When I was at school, we were encouraged to use rough books – any piece of work would be planned out in this first, before being written up neatly in the correct subject book. Any notes were taken in this book. And it usually became an expression of its owner, whether through carefully designed covers – at one point I used to divide my cover into squares, allowing me to create a different image/pattern in each square – or through sketches and stories written in spare moments, not always following the normal page order.
I recently found a rough book that I used in what was then fifth form – nowadays it would be called year 11; the year students turn 16, the year of external exams. I reproduce a story from it here, word for word. It might show you where my mind was in those days.
Mike gazed into the water, wondering what would happen to him. He thought about Sophie, then hurriedly blinked back the tears that came to his eyes. Big boys don’t cry, he thought.

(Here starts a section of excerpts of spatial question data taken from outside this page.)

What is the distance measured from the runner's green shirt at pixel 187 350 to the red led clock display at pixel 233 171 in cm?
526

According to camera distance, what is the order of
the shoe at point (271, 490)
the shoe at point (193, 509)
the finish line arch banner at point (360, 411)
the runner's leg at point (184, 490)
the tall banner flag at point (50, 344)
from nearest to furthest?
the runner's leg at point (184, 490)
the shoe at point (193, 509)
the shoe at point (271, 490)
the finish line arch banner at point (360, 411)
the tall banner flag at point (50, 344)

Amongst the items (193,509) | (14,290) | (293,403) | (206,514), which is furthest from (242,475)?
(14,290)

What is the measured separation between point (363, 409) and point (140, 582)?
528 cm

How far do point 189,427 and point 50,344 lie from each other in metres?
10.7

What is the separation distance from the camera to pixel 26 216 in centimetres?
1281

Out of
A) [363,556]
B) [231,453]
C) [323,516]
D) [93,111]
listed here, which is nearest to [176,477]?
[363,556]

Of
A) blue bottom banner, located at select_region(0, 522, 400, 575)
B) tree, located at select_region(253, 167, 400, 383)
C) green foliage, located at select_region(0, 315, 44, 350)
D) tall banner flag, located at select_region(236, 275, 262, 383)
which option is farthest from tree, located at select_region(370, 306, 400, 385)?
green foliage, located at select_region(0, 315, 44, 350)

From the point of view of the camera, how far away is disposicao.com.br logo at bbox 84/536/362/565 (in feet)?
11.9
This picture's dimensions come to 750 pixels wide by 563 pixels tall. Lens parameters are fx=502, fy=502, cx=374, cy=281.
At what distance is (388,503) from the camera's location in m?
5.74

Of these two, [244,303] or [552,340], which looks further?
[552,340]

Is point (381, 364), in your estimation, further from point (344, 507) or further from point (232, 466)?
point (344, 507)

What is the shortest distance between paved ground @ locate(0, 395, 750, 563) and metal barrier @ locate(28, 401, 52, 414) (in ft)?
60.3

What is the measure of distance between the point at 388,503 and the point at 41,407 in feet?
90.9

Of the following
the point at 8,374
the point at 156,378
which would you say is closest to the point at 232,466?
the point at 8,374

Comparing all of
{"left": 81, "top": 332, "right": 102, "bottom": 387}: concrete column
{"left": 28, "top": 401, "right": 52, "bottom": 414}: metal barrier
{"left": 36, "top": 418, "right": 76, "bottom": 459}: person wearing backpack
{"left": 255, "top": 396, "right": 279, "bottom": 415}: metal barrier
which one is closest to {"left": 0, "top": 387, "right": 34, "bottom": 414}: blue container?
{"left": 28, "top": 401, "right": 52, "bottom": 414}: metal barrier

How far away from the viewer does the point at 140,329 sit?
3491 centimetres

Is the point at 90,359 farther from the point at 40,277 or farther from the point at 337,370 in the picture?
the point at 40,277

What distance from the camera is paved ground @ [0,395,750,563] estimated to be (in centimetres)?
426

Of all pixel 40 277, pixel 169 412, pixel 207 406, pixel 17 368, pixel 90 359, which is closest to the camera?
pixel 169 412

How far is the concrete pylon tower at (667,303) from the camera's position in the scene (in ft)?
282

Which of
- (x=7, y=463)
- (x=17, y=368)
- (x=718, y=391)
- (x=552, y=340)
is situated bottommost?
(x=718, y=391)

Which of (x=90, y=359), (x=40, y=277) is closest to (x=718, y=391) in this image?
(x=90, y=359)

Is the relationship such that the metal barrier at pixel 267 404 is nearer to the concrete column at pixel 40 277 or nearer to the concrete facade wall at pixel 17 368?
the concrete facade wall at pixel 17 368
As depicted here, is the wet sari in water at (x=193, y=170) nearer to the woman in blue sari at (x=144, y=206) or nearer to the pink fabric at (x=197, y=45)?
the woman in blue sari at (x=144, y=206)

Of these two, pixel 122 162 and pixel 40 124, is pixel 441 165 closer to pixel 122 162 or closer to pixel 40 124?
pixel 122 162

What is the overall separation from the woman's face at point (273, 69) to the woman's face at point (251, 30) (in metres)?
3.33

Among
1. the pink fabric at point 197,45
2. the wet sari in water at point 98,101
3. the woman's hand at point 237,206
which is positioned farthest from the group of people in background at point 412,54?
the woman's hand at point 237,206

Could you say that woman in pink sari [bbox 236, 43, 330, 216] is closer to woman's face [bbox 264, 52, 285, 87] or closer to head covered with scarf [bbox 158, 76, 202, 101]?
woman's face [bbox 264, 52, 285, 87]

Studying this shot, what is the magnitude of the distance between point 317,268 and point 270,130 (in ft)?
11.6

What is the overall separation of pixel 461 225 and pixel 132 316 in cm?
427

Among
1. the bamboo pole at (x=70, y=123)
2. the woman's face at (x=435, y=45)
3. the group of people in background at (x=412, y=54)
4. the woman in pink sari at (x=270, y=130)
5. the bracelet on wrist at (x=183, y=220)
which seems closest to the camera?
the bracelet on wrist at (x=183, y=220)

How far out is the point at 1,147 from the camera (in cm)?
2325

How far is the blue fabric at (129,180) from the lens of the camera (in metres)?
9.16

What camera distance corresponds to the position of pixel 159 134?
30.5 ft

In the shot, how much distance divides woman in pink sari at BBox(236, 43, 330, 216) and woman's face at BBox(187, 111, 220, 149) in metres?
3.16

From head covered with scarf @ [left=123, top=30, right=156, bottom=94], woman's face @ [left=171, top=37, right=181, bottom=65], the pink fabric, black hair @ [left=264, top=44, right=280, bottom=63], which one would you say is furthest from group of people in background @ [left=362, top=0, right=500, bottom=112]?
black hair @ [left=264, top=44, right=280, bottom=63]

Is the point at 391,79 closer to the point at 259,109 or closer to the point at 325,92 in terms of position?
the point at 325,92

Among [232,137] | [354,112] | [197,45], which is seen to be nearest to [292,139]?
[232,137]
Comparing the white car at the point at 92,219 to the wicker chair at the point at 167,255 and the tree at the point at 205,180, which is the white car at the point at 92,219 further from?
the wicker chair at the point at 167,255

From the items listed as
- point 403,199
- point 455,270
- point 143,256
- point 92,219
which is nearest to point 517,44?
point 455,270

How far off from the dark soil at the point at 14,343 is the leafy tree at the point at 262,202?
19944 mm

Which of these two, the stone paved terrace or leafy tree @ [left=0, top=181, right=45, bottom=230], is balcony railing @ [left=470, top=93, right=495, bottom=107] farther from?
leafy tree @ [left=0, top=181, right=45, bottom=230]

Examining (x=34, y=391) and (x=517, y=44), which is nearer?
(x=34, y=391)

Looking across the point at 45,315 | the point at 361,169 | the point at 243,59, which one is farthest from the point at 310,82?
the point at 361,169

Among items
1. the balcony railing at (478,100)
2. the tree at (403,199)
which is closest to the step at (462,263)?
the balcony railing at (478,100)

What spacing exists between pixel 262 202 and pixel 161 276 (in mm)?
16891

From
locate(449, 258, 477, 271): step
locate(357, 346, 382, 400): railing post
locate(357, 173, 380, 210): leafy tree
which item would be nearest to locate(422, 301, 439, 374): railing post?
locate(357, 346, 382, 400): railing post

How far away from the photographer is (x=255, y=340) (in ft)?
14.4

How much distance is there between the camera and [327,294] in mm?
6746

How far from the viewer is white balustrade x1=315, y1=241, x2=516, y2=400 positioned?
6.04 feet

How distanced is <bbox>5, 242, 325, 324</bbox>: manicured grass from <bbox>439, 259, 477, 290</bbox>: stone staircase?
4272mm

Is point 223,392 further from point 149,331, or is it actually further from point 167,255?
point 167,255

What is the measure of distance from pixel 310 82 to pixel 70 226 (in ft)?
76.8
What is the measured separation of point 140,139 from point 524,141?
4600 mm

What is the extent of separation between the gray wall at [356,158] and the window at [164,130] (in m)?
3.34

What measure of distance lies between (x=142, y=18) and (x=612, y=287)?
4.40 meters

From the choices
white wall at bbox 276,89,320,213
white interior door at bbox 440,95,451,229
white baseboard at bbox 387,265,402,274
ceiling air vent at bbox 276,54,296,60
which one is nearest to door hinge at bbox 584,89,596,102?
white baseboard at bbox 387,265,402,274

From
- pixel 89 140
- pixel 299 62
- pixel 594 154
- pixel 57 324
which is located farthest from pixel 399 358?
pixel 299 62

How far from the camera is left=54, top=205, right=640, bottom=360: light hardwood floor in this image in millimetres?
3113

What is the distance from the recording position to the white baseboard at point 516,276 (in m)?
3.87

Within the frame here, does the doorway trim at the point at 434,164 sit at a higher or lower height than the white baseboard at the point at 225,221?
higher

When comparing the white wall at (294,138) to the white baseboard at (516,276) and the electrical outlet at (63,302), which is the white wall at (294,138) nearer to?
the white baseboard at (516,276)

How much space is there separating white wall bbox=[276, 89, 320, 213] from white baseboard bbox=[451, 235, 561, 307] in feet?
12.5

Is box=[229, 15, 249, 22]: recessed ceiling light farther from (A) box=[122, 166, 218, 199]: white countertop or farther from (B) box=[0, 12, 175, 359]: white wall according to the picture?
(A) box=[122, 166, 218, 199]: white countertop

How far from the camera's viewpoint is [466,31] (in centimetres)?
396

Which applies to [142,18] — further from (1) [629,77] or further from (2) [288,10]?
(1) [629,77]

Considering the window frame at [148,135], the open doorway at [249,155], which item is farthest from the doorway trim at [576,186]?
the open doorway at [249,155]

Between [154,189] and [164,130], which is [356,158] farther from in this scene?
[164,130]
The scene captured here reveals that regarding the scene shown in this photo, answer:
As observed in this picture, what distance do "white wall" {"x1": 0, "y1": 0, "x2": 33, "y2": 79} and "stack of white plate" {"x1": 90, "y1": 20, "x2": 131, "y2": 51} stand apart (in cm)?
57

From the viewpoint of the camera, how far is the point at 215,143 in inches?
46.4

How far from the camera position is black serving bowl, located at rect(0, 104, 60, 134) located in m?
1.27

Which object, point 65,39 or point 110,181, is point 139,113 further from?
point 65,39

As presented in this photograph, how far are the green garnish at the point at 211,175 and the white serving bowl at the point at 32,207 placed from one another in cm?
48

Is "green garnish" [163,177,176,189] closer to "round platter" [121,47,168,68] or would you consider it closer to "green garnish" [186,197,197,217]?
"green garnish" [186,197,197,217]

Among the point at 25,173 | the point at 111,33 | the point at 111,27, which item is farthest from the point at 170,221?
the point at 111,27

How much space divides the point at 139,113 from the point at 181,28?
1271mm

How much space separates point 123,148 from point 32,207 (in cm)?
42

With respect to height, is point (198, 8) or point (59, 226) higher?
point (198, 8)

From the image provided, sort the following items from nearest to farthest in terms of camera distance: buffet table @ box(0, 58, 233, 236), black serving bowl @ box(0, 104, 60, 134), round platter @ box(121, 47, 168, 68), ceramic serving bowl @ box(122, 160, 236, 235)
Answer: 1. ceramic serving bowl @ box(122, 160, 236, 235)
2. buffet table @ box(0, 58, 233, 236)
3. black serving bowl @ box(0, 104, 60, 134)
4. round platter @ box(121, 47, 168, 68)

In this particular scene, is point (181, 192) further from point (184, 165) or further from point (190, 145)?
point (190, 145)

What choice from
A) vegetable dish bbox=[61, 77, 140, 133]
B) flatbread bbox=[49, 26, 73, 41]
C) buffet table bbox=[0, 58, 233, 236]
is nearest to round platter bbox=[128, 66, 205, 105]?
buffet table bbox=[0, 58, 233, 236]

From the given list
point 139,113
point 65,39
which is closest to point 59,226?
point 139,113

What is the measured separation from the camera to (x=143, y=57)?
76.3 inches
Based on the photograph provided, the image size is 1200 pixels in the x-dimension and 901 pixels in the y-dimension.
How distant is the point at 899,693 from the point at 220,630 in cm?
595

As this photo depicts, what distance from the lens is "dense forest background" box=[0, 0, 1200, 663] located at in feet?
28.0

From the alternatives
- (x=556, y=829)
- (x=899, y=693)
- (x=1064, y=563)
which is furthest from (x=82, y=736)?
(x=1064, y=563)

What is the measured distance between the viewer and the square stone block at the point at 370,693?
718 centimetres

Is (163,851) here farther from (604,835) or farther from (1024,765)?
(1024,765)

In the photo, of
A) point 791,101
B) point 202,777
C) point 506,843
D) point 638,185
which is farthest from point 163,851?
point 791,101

Children shouted as they ran about on the grass, and his mind wandered back to that day when Sophie…
This was no good. He must forget about her. It would do no good, all this remembering. But as long as he could hear a motorbike roaring– He slowly straightened, and wandered over to where a crowd of boys gathered round a motorbike. He recognised the owner as Paul, and seeing how proud Paul was of his new bike was like looking in a mirror and seeing himself a few months ago, so proud and important, and he saw Sophie’s face; he remembered how reluctant she had been to ride on the bike, and how he’d persuaded her.
As if in a dream he saw Paul slip his arm round his girlfriend’s waist and lead his friends towards the cafe, leaving the bike behind. As he stared at it suddenly fury welled up inside him and jumping on the bike he kicked the stand away. As the engine roared into life he heard shouts behind him, but suddenly he didn’t care. There was a wall in front of him and no room to turn, but he didn’t care about that either. All he could see was Sophie’s face, Sophie laughing, Sophie having a good time, then suddenly he saw her lying on the ground, with the motorbike on top of her. The picture melted and he came to his senses — too late.
With all this focus on loose worksheets and fun activities in the classroom, I mourn the loss of the rough book. I think it’s time I got back to using a creative notebook.